> [Obiettivo dell'esercizio] Nel brano sulle chiese bizantine, sostituisci "valli" con "vallate" e riporta il passo a partire da "Già gli stessi" e proseguendo fino a "a croce equilatera.".

> [Estratto del testo]
*-*-*

Già gli stessi titoli di queste fondazioni, ora tutte trasformate o scomparse, palesano un originario impianto di tipo orientale: cosa che viene maggiormente avvalorata dal fatto che qualcuna di esse conservava, come S. Maria La Greca di Laino e S. Sofia di Papasidero, pitture bizantine, e qualche altra cela iconografie e forse anche alzati di gusto bizantino sotto le strutture posteriori. Nella parte più alta di Laino infatti, se oramai rimane solo il ricordo di quella chiesa di S. Sofia in cui i rappresentanti dell’Università del Borgo si riunivano a deliberare quasi per essere ispirati dalla Saggezza Divina, in S. Teodoro, posta sul culmine del monte e battuta senza posa dai venti che urlando salgono dalle circostanti e fresche valli, restano, nella disposizione di alcuni muri esterni interrati, tracce di una primitiva costruzione a croce equilatera.
Ma più di queste forme complesse sono numerose le piccole e semplici chiesette generalmente orientate verso levante, che direttamente si collegano alla tradizione bizantina di Calabria e dell’Italia meridionale in genere secondo un tipo che proviene dall’Asia minore e specialmente dalla Cappadocia. Sono umili e disadorne costruzioni usate come luoghi di riunione e di preghiera dei monaci e dagli eremiti viventi nei cenobi e nelle laure vicine, ma che poi si diffusero numerose e nelle campagne e nei centri abitati a più diretto contatto con la fioritura ascetica.
Qualcuna di esse appare condotta secondo una pianta ed un alzato un po’ fuori dal consueto, come quella di S. Caterina all’estremo limite dell’odierno abitato di Mormanno, composta di una piccola aula quasi quadrata, con ingresso laterale e copertura a travate ad uno spiovente, e di un minuscolo santuario leggermente sopraelevato con volta a botte sotto un tetto a due spioventi, secondo una disposizione cioè che, pur ridotta all’essenziale, ricorda la partizione e l’impianto della tanto più nobile chiesa di S. Marco di Rossano e delle altre affini.

*-*-*

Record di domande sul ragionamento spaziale
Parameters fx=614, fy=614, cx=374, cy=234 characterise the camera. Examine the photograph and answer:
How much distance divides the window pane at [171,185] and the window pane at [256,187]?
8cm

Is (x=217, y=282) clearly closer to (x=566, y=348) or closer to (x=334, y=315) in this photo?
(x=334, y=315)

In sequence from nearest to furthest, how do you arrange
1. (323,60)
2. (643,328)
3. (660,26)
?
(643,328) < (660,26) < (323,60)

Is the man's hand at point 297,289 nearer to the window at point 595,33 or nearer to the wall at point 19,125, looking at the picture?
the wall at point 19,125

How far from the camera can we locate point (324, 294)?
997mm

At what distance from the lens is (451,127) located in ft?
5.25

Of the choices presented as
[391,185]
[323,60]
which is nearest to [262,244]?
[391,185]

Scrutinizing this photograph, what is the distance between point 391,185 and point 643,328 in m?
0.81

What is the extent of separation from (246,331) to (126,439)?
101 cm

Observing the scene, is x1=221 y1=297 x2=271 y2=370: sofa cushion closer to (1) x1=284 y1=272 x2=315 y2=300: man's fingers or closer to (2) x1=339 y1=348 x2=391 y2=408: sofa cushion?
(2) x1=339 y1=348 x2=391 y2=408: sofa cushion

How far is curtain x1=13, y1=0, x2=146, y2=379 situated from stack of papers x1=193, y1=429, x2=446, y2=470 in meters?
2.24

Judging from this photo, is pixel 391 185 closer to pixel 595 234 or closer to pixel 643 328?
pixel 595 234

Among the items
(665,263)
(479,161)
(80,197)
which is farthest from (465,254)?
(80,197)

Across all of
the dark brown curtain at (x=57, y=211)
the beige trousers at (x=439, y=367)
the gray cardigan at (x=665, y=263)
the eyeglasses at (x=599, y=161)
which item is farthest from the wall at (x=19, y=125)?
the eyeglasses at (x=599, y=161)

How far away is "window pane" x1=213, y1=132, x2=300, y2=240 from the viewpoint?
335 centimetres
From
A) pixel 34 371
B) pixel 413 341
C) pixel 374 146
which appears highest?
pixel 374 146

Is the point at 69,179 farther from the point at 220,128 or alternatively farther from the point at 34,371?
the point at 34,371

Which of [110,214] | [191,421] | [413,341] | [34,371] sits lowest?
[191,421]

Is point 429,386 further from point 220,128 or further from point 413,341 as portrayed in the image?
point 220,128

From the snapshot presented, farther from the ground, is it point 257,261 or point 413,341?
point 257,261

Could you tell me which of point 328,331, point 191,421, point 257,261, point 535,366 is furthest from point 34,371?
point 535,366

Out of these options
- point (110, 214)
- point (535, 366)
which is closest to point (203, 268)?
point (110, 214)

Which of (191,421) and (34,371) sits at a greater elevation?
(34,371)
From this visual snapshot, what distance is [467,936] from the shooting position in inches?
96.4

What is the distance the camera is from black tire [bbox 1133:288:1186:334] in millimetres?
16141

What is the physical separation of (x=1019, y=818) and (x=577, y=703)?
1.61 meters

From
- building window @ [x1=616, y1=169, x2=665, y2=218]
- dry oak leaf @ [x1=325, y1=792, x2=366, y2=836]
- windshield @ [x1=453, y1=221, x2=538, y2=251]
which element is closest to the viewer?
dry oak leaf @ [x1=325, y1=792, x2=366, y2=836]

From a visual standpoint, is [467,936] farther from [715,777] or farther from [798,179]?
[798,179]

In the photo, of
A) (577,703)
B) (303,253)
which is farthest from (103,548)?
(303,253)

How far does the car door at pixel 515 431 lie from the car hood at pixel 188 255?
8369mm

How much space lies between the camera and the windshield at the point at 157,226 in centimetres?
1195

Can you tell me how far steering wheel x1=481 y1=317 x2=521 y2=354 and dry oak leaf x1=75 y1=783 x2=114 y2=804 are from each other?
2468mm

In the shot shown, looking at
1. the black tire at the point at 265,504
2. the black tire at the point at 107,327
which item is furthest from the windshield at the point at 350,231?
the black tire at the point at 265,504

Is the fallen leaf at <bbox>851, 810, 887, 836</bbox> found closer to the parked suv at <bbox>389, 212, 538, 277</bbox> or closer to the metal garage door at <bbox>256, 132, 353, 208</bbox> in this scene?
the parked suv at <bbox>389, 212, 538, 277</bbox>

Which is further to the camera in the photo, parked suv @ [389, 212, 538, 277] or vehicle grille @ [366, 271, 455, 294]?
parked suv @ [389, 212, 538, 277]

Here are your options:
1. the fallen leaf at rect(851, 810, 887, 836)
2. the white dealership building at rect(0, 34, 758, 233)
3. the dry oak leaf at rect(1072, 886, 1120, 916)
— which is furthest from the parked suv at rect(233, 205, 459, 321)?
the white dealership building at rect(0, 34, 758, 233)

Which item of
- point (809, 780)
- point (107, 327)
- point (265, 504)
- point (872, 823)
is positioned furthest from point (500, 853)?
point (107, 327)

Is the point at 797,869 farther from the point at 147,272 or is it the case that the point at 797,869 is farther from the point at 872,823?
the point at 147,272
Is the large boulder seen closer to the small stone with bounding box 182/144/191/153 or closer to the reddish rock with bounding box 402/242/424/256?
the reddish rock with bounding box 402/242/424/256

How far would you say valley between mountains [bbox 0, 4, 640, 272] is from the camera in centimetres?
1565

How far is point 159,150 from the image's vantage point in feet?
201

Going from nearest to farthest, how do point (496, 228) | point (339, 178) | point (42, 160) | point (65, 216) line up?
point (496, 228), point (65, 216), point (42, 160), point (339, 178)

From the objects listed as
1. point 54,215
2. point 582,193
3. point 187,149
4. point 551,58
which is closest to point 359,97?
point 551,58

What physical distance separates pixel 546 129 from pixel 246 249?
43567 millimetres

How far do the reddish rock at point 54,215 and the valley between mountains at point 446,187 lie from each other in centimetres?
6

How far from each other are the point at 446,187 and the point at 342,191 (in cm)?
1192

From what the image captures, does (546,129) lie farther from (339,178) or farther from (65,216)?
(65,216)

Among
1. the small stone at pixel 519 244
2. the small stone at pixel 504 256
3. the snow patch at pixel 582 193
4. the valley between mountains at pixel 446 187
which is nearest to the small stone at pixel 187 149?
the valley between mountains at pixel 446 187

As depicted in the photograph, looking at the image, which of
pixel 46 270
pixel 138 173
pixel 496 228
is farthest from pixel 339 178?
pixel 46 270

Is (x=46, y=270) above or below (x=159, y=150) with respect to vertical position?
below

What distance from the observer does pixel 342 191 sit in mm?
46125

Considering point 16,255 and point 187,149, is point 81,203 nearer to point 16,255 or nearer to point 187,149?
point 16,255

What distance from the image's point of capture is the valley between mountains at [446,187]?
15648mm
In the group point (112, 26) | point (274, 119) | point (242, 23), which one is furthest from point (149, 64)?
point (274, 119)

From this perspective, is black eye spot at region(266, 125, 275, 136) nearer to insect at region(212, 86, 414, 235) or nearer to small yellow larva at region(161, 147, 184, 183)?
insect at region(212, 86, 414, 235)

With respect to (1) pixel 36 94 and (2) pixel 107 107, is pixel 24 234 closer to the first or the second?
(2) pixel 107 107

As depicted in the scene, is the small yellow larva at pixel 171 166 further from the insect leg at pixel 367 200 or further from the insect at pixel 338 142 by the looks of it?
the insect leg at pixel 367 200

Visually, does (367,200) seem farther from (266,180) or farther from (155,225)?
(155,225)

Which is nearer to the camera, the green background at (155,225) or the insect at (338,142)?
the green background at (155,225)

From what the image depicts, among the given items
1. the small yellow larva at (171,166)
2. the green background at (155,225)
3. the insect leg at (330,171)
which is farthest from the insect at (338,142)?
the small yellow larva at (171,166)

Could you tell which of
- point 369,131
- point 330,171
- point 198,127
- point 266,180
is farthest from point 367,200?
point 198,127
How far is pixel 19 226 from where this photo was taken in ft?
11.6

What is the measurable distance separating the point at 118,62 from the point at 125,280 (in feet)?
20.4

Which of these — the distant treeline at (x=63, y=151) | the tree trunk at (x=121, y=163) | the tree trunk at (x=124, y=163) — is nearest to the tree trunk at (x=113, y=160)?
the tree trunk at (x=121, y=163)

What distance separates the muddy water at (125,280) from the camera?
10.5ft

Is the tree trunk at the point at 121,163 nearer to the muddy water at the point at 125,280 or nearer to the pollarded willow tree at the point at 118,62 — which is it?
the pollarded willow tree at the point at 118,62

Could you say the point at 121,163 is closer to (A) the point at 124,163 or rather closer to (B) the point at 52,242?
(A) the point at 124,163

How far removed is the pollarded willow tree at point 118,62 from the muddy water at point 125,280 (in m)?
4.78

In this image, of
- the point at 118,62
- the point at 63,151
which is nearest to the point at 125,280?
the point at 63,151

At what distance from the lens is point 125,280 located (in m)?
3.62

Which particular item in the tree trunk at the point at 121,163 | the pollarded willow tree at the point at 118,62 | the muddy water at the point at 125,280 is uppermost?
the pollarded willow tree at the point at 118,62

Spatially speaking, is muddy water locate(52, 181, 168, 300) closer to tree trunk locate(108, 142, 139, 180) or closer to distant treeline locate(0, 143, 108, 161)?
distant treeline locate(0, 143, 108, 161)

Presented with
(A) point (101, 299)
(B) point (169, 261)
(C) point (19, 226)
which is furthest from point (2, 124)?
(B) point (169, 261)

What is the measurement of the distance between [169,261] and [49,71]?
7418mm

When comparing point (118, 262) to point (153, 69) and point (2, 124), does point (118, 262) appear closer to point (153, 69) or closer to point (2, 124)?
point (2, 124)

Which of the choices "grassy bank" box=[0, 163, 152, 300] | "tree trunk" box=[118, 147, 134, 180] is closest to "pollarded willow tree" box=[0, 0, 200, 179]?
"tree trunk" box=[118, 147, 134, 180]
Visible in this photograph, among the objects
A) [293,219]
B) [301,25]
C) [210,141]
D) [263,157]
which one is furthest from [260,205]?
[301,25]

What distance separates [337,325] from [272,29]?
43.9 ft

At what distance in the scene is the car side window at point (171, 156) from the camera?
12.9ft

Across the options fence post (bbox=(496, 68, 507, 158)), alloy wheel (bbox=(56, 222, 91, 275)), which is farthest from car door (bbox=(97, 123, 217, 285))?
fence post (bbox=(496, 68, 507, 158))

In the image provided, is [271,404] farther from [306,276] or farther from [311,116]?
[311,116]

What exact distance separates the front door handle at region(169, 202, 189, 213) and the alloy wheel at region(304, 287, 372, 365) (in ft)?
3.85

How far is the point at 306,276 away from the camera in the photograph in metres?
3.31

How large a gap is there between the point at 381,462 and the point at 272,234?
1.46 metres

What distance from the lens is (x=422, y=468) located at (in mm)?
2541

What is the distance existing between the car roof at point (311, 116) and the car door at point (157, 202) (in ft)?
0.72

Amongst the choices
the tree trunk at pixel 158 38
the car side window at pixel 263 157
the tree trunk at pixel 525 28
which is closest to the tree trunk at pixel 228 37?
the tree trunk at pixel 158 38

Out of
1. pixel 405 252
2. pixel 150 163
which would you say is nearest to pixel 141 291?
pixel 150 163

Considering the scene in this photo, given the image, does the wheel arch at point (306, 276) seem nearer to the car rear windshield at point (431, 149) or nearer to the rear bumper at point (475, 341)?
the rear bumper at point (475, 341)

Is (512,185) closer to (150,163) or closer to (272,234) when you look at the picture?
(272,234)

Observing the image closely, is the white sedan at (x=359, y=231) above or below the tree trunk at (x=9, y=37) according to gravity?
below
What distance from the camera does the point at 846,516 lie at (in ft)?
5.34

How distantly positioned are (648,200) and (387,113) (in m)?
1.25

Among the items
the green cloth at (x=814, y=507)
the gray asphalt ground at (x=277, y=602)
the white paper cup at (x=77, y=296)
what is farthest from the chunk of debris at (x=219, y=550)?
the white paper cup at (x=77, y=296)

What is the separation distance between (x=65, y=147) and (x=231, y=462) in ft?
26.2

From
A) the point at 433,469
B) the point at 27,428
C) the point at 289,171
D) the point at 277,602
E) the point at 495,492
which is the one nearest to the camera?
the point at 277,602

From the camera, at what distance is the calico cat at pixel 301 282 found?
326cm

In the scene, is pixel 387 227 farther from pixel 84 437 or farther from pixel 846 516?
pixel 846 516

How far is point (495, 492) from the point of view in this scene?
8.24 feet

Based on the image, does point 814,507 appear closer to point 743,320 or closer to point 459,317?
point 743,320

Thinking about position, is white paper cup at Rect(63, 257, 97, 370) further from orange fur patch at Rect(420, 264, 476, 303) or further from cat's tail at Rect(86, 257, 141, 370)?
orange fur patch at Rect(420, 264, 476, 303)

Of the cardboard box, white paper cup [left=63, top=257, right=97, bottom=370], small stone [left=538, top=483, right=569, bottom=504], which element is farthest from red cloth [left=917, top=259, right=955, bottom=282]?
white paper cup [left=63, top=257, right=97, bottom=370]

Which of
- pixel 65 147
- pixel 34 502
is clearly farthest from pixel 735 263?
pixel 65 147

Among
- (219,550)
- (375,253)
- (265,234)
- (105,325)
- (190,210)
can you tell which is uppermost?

*-*-*

> [Risposta corretta]
Già gli stessi titoli di queste fondazioni, ora tutte trasformate o scomparse, palesano un originario impianto di tipo orientale: cosa che viene maggiormente avvalorata dal fatto che qualcuna di esse conservava, come S. Maria La Greca di Laino e S. Sofia di Papasidero, pitture bizantine, e qualche altra cela iconografie e forse anche alzati di gusto bizantino sotto le strutture posteriori. Nella parte più alta di Laino infatti, se oramai rimane solo il ricordo di quella chiesa di S. Sofia in cui i rappresentanti dell’Università del Borgo si riunivano a deliberare quasi per essere ispirati dalla Saggezza Divina, in S. Teodoro, posta sul culmine del monte e battuta senza posa dai venti che urlando salgono dalle circostanti e fresche vallate, restano, nella disposizione di alcuni muri esterni interrati, tracce di una primitiva costruzione a croce equilatera.